Performing headstand.. or if you can’t yet do headstand then a supported inversion…aids the bodily systems (circulation, endocrine,  respiratory, digestive, skeletal). The strain of gravity on our body and its systems is reversed by completely turning yourself upside down. Our relationship to gravity and worldly forces is changed completely and our body is nourished instead of depleted.

Headstand ensures a proper blood supply and stimulates the pituitary and pineal glands in the brain, glands that are responsible for growth and sex hormones. Our growth, health and vitality depend on the proper functioning of these two glands that control the chemical balance of the body.

Regular practice of Sirsasana makes healthy pure blood flow through the brain cells. This rejuvenates them so that thinking power increases and thoughts become clearer. Headstand stimulates the nervous system, increasing mental alertness and clarity. It is a centering, calming and soothing pose. People suffering from loss of sleep, memory and vitality have recovered by the regular practice of this asana.

Headstand strengthens the spine, neck, shoulders and arms. The muscular system of the abdomen and legs are toned. Blood and lymph fluid is relieved from the legs and ankles and with regular practice prevents the buildup of fluid in the legs and feet. Coupled with shoulder stand it is a benefit to people suffering from constipation. The lung tissue is stimulated, which relieves colds, coughs, tonsillitis, bad breath and palpitations.

By reversing the pull of gravity on the organs, especially the intestines, it helps to cleanse them and overcome problems of the liver, kidneys, stomach, intestines and reproductive system. Headstand increases gastric fire and produces heat in the body. When done properly, headstand helps the spine become properly aligned, improving posture, facilitating good breathing and reducing muscular stress. The weight of the abdominal organs on the diaphragm encourages deep breathing, which gently massages the internal organs. Sirsasana is used to treat asthma, hay fever, diabetes, headaches, anxiety and menopausal imbalance….

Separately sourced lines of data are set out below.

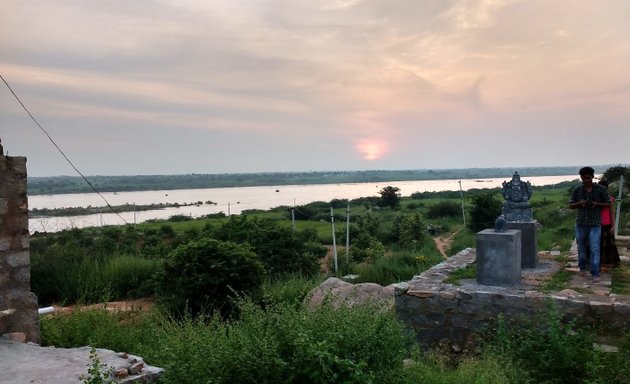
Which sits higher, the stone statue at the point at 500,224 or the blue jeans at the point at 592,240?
the stone statue at the point at 500,224

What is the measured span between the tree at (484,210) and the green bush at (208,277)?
13.1 metres

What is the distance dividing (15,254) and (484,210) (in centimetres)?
1801

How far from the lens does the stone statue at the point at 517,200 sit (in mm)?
9117

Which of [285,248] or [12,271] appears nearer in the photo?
[12,271]

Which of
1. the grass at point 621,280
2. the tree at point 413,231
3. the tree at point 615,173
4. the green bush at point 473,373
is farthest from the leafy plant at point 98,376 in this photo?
the tree at point 615,173

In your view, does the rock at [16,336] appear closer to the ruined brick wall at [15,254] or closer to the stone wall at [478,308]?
the ruined brick wall at [15,254]

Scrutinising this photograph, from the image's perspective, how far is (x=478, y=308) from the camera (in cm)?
684

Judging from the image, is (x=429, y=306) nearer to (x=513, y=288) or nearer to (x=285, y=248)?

Like all things in life, the suggestion to get upside down should not be universally prescribed. There are certain contraindications that should be observed so as not to cause or exacerbate previous injuries or illnesses: unmedicated high blood pressure, some heart conditions, neck injuries, recent stroke, detached retina, glaucoma, and epilepsy are common issues that should be addressed before inverting. Talk with your doctor and teacher if you are unsure about your status. Additionally, the debate continues as to whether women on their “ladies holiday” should indeed take a vacation from inversions. I would suggest doing a little research for yourself, both in an academic as well as experiential sense—listen to your body and what feels appropriate as your move through your cycle. This might mean abstaining from or simply holding inversions for shorter periods of time—you are the ultimate judge.

Inversions are fantastic all year long, but in the winter months they may be especially beneficial. For many of us winter comes with it chilly days and more time spent indoors. There is a natural biological tendency to draw inwards, conserve energy, and move more slowly.

So while there is certainly validity to the idea of paying attention to one’s internal seasonal moods and following suite, for many, the world around them does not abide by the same clock. And so while it may be more of a challenge to incorporate inversions into one’s practice during the quiet months, doing so may serve as a natural-caffeine-free way to bust out of the wintertime doldrums and access hibernating stores of internal energy.